Maka, ya Allah, walau ilmu dn kebijaksanaan tak seutub Luqman Al-Hakim; tajamkan pikir dan rasa kami untuk mengambil ibrah di setiap kejadian.
Maka, ya Allah, susurkan dan susulkan kami di jalan yang lurus, di lapis-lapis keberkahan.
-ust Salim A Fillah dalam buku Lapis-Lapis Keberkahan-
Teruntuk saudari yang dalam namanya ada harap agar menjadi wanita paling baik...
Sungguh, segala puji teruntuk Allah yang telah menghadirkanmu dalam sajak gelora pesona dibangku ilmu. Pertemuan denganmu, pada masa lalu adalah sebuah sebab tentang ikatan yang tak lekang, hingga kini, dalam tahun-tahun perkenalan yang telah usang.

__________________________________________________

**TUJUAN TUGAS A**
Menurut kutipan teks, doa di awalnya diambil dari buku apa?
Kutipan teks tadi tidak ada hubungannya dengan entri yang menyusul.

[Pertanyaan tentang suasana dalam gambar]
__________________________________________________

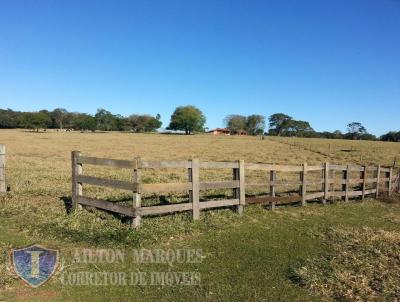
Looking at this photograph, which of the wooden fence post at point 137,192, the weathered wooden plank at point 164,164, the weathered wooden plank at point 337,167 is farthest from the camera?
the weathered wooden plank at point 337,167

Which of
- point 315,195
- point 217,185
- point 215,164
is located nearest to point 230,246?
point 217,185

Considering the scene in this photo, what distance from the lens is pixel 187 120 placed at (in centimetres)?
15138

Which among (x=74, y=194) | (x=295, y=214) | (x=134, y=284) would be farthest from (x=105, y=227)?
(x=295, y=214)

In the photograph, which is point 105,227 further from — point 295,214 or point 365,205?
point 365,205

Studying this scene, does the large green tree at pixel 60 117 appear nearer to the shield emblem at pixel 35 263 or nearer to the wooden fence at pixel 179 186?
the wooden fence at pixel 179 186

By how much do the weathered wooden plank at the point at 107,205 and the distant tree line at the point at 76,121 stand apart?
385ft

__________________________________________________

**TUJUAN TUGAS B**
Ambil semua baris dari entri tentang suasana dalam gambar di atas, lalu tulis ulang tanpa diubah sedikit pun. Gambarnya tidak usah ikut dimasukkan.

**JAWABAN YANG BENAR A**
Dari buku Lapis-Lapis Keberkahan.

**JAWABAN YANG BENAR B**
Looking at this photograph, which of the wooden fence post at point 137,192, the weathered wooden plank at point 164,164, the weathered wooden plank at point 337,167 is farthest from the camera?
the weathered wooden plank at point 337,167

Which of
- point 315,195
- point 217,185
- point 215,164
is located nearest to point 230,246?
point 217,185

Considering the scene in this photo, what distance from the lens is pixel 187 120 placed at (in centimetres)?
15138

Which among (x=74, y=194) | (x=295, y=214) | (x=134, y=284) would be farthest from (x=105, y=227)?
(x=295, y=214)

In the photograph, which is point 105,227 further from — point 295,214 or point 365,205?
point 365,205

Studying this scene, does the large green tree at pixel 60 117 appear nearer to the shield emblem at pixel 35 263 or nearer to the wooden fence at pixel 179 186?
the wooden fence at pixel 179 186

By how much do the weathered wooden plank at the point at 107,205 and the distant tree line at the point at 76,121 stand apart?
385ft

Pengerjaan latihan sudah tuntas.